TASK PROMPT: Reproduce every item below verbatim, leaving out the pictures.

STORED ROWS:

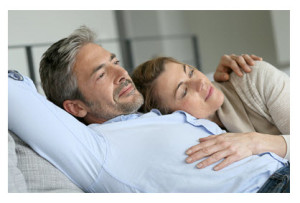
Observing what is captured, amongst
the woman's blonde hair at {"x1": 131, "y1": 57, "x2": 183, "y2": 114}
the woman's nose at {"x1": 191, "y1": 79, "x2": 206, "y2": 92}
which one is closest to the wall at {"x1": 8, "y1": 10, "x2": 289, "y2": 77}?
the woman's blonde hair at {"x1": 131, "y1": 57, "x2": 183, "y2": 114}

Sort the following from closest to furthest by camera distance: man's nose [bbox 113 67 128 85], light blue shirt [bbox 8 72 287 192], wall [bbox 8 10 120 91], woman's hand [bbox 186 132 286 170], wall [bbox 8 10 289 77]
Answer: light blue shirt [bbox 8 72 287 192], woman's hand [bbox 186 132 286 170], man's nose [bbox 113 67 128 85], wall [bbox 8 10 120 91], wall [bbox 8 10 289 77]

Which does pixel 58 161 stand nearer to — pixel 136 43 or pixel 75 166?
pixel 75 166

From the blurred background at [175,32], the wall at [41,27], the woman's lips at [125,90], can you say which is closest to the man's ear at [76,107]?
the woman's lips at [125,90]

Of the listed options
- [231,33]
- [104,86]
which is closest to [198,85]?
[104,86]

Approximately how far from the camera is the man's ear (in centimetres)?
180

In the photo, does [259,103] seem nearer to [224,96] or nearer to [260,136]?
[224,96]

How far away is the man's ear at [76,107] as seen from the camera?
5.91 feet

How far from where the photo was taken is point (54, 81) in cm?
178

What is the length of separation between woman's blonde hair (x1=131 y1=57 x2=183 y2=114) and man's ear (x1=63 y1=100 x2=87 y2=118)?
321 mm

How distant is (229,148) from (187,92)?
45 centimetres

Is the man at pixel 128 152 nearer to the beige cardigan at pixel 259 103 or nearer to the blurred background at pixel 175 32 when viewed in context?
the beige cardigan at pixel 259 103

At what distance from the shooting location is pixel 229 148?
1483 millimetres

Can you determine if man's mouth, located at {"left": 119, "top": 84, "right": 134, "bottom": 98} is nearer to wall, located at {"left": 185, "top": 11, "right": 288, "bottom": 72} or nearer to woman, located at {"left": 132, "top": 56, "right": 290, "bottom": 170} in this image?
woman, located at {"left": 132, "top": 56, "right": 290, "bottom": 170}

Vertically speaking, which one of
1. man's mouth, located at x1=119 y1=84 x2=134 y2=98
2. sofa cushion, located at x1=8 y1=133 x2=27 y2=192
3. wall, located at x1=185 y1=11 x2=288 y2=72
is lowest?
wall, located at x1=185 y1=11 x2=288 y2=72
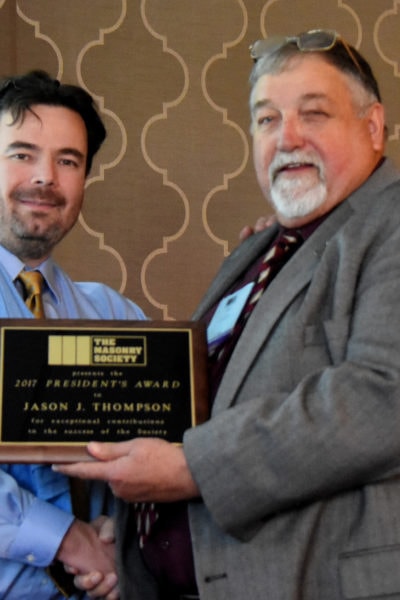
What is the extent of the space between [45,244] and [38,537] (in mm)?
606

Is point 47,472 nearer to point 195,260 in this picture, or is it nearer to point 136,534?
point 136,534

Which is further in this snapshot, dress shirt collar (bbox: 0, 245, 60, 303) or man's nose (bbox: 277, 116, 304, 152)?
dress shirt collar (bbox: 0, 245, 60, 303)

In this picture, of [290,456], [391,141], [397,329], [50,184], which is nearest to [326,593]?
[290,456]

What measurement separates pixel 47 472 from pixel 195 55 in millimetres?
1556

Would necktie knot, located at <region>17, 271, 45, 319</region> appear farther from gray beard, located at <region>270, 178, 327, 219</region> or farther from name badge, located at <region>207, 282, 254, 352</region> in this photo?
gray beard, located at <region>270, 178, 327, 219</region>

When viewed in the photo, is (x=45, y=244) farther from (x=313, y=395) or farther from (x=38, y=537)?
(x=313, y=395)

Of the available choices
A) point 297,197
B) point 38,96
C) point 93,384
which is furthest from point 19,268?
point 297,197

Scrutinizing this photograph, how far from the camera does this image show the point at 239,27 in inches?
118

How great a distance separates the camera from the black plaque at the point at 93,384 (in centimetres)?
159

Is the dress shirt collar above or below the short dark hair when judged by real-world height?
below

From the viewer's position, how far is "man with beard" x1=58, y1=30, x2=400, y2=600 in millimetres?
1446

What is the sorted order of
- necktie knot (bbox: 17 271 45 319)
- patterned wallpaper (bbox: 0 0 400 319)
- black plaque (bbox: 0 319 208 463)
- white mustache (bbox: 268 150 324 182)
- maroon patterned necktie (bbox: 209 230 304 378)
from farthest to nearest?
patterned wallpaper (bbox: 0 0 400 319) → necktie knot (bbox: 17 271 45 319) → white mustache (bbox: 268 150 324 182) → maroon patterned necktie (bbox: 209 230 304 378) → black plaque (bbox: 0 319 208 463)

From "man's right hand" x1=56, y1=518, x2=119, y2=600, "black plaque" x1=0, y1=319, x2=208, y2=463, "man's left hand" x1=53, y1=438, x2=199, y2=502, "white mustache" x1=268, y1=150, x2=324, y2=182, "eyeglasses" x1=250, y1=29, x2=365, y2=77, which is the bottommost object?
"man's right hand" x1=56, y1=518, x2=119, y2=600

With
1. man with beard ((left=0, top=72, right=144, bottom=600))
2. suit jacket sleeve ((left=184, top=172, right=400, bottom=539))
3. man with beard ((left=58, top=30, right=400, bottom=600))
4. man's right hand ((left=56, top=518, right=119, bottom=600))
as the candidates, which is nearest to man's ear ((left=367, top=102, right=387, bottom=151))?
man with beard ((left=58, top=30, right=400, bottom=600))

TASK RESPONSE:
Observing what is captured, amongst
the woman's blonde hair at {"x1": 131, "y1": 57, "x2": 183, "y2": 114}
the woman's nose at {"x1": 191, "y1": 79, "x2": 206, "y2": 92}
which one is closest to the wall at {"x1": 8, "y1": 10, "x2": 289, "y2": 77}?
the woman's blonde hair at {"x1": 131, "y1": 57, "x2": 183, "y2": 114}

Sort the following from closest to furthest by camera distance: man's nose [bbox 113 67 128 85], light blue shirt [bbox 8 72 287 192], wall [bbox 8 10 120 91], woman's hand [bbox 186 132 286 170], wall [bbox 8 10 289 77]
Answer: light blue shirt [bbox 8 72 287 192], woman's hand [bbox 186 132 286 170], man's nose [bbox 113 67 128 85], wall [bbox 8 10 120 91], wall [bbox 8 10 289 77]

Which does pixel 58 161 stand nearer to — pixel 136 43 or pixel 75 166?
pixel 75 166

From the blurred background at [175,32], the wall at [41,27], the woman's lips at [125,90], can you say which is closest to the man's ear at [76,107]?
the woman's lips at [125,90]

Of the listed options
- [231,33]
- [104,86]
which is closest to [198,85]?
[104,86]

Approximately how far from the camera is the man's ear (in centimetres)?
180

In the photo, does [259,103] seem nearer to [224,96] or nearer to [260,136]?
[224,96]

How far away is the man's ear at [76,107] as seen from the camera?
5.91 feet

How far from where the photo was taken is point (54, 81) in cm?
178

What is the length of separation between woman's blonde hair (x1=131 y1=57 x2=183 y2=114) and man's ear (x1=63 y1=100 x2=87 y2=118)?
321 mm

How distant is (229,148) from (187,92)?
45 centimetres

Is the man at pixel 128 152 nearer to the beige cardigan at pixel 259 103 or nearer to the blurred background at pixel 175 32 when viewed in context?
the beige cardigan at pixel 259 103

At what distance from the shooting location is pixel 229 148?
1483 millimetres

Can you determine if man's mouth, located at {"left": 119, "top": 84, "right": 134, "bottom": 98} is nearer to wall, located at {"left": 185, "top": 11, "right": 288, "bottom": 72} or nearer to woman, located at {"left": 132, "top": 56, "right": 290, "bottom": 170} in this image?
woman, located at {"left": 132, "top": 56, "right": 290, "bottom": 170}

Vertically speaking, which one of
1. man's mouth, located at x1=119 y1=84 x2=134 y2=98
2. sofa cushion, located at x1=8 y1=133 x2=27 y2=192
3. wall, located at x1=185 y1=11 x2=288 y2=72
is lowest?
wall, located at x1=185 y1=11 x2=288 y2=72
What is the extent of the space between [45,244] and [38,537] (in mm)?
606

Is point 47,472 nearer to point 195,260 in this picture, or is it nearer to point 136,534?
point 136,534

Which is further in this snapshot, dress shirt collar (bbox: 0, 245, 60, 303) or man's nose (bbox: 277, 116, 304, 152)?
dress shirt collar (bbox: 0, 245, 60, 303)

In this picture, of [290,456], [391,141], [397,329], [50,184], which is nearest to [326,593]?
[290,456]

What measurement separates pixel 47 472 from pixel 195 55 in millimetres?
1556

Would necktie knot, located at <region>17, 271, 45, 319</region> appear farther from gray beard, located at <region>270, 178, 327, 219</region> or farther from name badge, located at <region>207, 282, 254, 352</region> in this photo?
gray beard, located at <region>270, 178, 327, 219</region>

When viewed in the photo, is (x=45, y=244) farther from (x=313, y=395) or farther from (x=38, y=537)?
(x=313, y=395)

Of the available choices
A) point 297,197
B) point 38,96
C) point 93,384
which is furthest from point 19,268?
point 297,197

Scrutinizing this photograph, how far from the camera does this image show the point at 239,27 in inches?
118

How great a distance separates the camera from the black plaque at the point at 93,384 (in centimetres)?
159

Is the dress shirt collar above or below the short dark hair when judged by real-world height?
below

From the viewer's position, how far is "man with beard" x1=58, y1=30, x2=400, y2=600 in millimetres?
1446

What is the sorted order of
- necktie knot (bbox: 17 271 45 319)
- patterned wallpaper (bbox: 0 0 400 319)
- black plaque (bbox: 0 319 208 463)
- white mustache (bbox: 268 150 324 182)
- maroon patterned necktie (bbox: 209 230 304 378)
from farthest to nearest?
patterned wallpaper (bbox: 0 0 400 319) → necktie knot (bbox: 17 271 45 319) → white mustache (bbox: 268 150 324 182) → maroon patterned necktie (bbox: 209 230 304 378) → black plaque (bbox: 0 319 208 463)

From "man's right hand" x1=56, y1=518, x2=119, y2=600, "black plaque" x1=0, y1=319, x2=208, y2=463, "man's left hand" x1=53, y1=438, x2=199, y2=502, "white mustache" x1=268, y1=150, x2=324, y2=182, "eyeglasses" x1=250, y1=29, x2=365, y2=77, which is the bottommost object?
"man's right hand" x1=56, y1=518, x2=119, y2=600

With
1. man with beard ((left=0, top=72, right=144, bottom=600))
2. suit jacket sleeve ((left=184, top=172, right=400, bottom=539))
3. man with beard ((left=58, top=30, right=400, bottom=600))
4. man's right hand ((left=56, top=518, right=119, bottom=600))
as the candidates, which is nearest to man's ear ((left=367, top=102, right=387, bottom=151))?
man with beard ((left=58, top=30, right=400, bottom=600))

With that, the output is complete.